I believe that without the setting of importance (we were all out there being productive and scientific), there would be less of a life spark to beget creativity and see grass weeds as arrows and behinds as flower pots.

Let me describe for you a scene of play that is not of a child, that happened recently, and that brought happiness and whimsy mixed with that sense of drive and importance. If you told my ten year old self that this would bring me so such giddy glee, I would have disbelieved you indeed. 

I went grocery shopping with a friend.

The farm store was mostly empty that evening and my sweet friend Tall Bri (“lets be tall happy dancing woman together!” we’ll say before a Friday night) and I gathered carts and rolled into the dreamy land of local, minimally-packaged, and impossibly inexpensive food. You don’t get prices like this in Wegmans or at the Ithaca coop. It takes a Mennonite Grocery Shop in the small town of Seneca Falls.

“Jams!” Tall Bri crowed, “cheese!” I called, and we giddily rolled into the separate lands. For me this was a jubilant unfettered conquering of good food, where I didn’t have to sigh wearily about how expensive fresh ground peanut butter was, and where I could buy a simple plastic bag with walnuts in it, not some glossy colored cardboard-plastic-structured container with a small essay of labeling on it.  I bought two containers of peanut butter, a giant glugging pillar each, with that self-satisfied understanding of I’m Stocking Up For the Future While The Gettin’s Good.  “The Asparagus is so CHEAP!” I could hear Tall Bri from the land of fresh vegetables. I hooked my right foot up into my cart and skate-boarded gleefully to join her. Grapefruits and apples and eggplant, again, the cornucopia of plenty.

Rolling along, admiring left and right down every aisle, as if in Disney Land, simply so pleased by everything. Blue AND red popcorn, just because they both existed, went into my cart. I saw Tall Bri’s head skimming along a few aisles over. “I found the nuts!” she sang and, in a pang of leaving the many varieties of bulk flour I was studying, I rolled to join her with the pecans. The pang of leaving something good for something else good cannot actually be a pang, it is in fact a celebration.

■ **Information supplied**:
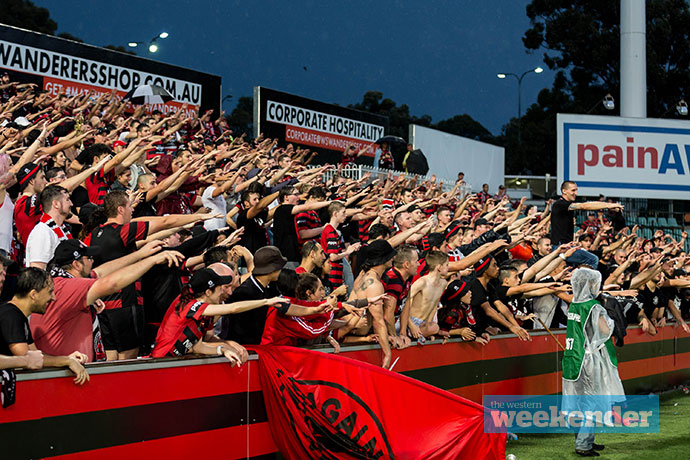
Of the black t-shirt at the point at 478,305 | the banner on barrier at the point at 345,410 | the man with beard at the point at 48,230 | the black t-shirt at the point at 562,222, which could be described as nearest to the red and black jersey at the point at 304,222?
the black t-shirt at the point at 478,305

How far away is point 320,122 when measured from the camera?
102 feet

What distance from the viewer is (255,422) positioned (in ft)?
24.1

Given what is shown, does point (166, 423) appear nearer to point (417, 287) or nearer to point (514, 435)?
point (417, 287)

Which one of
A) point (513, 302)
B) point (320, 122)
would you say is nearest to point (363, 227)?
point (513, 302)

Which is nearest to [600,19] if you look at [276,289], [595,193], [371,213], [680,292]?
[595,193]

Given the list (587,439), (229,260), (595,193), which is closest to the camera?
(229,260)

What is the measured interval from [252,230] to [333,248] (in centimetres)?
117

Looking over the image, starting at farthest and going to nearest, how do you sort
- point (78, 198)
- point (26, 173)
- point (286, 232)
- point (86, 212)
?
point (286, 232), point (78, 198), point (26, 173), point (86, 212)

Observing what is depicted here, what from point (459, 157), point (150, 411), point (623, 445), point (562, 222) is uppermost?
point (459, 157)

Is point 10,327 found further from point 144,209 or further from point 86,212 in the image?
point 144,209

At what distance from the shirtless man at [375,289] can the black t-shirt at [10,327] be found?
12.1ft

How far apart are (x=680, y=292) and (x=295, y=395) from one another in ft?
39.4

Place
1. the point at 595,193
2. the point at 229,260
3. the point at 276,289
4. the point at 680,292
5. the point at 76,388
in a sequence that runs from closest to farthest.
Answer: the point at 76,388
the point at 229,260
the point at 276,289
the point at 680,292
the point at 595,193

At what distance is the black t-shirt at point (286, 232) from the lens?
1166 cm
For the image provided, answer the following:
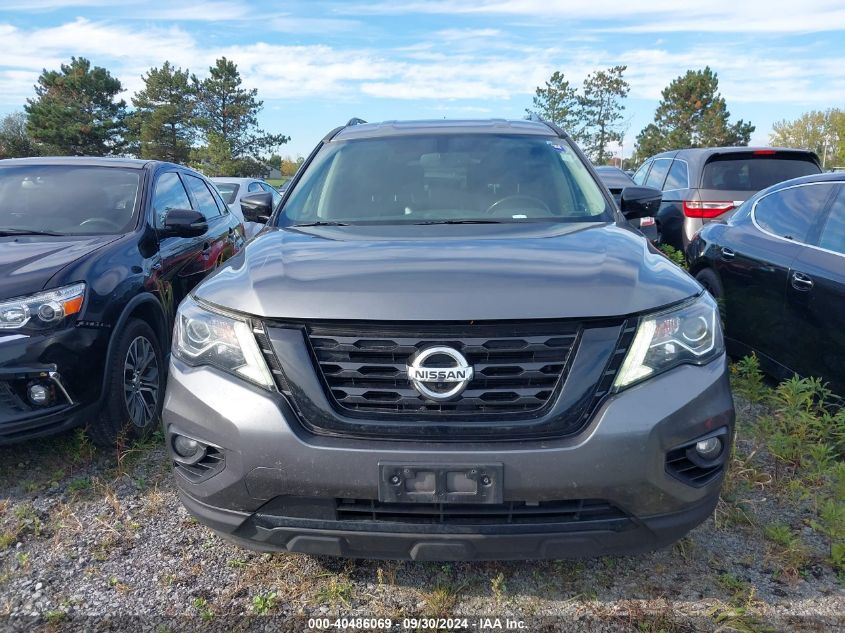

■ **What the task asks**:
Answer these questions using the grocery-shopping excerpt, one per line:
1. In which town is the Mennonite grocery shop?
2. How many containers of peanut butter does the writer buy?
3. Which two colors of popcorn go into the writer's cart?

■ **Answer area**:
1. Seneca Falls
2. Two
3. Blue and red